:: Problem ::
Copy out the following article on building a security foundation model word for word, from its title through its final sentence.

:: Reading passage ::

===============

It’s Time for a Security Foundation Model

It’s Time for a Security Foundation Model

August 14 2025

By: Chang Xu

AI has solved code. Security is next.

Security is a uniquely AI-native problem:

  • Machine-generated data at massive scale
  • Infinite attack surfaces
  • Real adversaries who evolve fast
  • Real environments to train and test in

And yet… most current solutions are wrappers around general-purpose models or fine-tunes of open source LLMs to run on-prem. That’s adaptation, not transformation.

If language, vision, video, and code have all had their Cambrian moments, why not security? The next frontier is a security‑native foundation model — one capable of operating across domains, consolidating fragmented point solutions and learning the universal patterns of attack and defense.

===============

:: Raw data ::

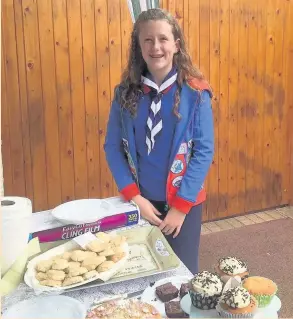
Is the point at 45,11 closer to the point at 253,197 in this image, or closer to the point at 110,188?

===============

:: Task solution ::
It’s Time for a Security Foundation Model

It’s Time for a Security Foundation Model

August 14 2025

By: Chang Xu

AI has solved code. Security is next.

Security is a uniquely AI-native problem:

  • Machine-generated data at massive scale
  • Infinite attack surfaces
  • Real adversaries who evolve fast
  • Real environments to train and test in

And yet… most current solutions are wrappers around general-purpose models or fine-tunes of open source LLMs to run on-prem. That’s adaptation, not transformation.

If language, vision, video, and code have all had their Cambrian moments, why not security? The next frontier is a security‑native foundation model — one capable of operating across domains, consolidating fragmented point solutions and learning the universal patterns of attack and defense.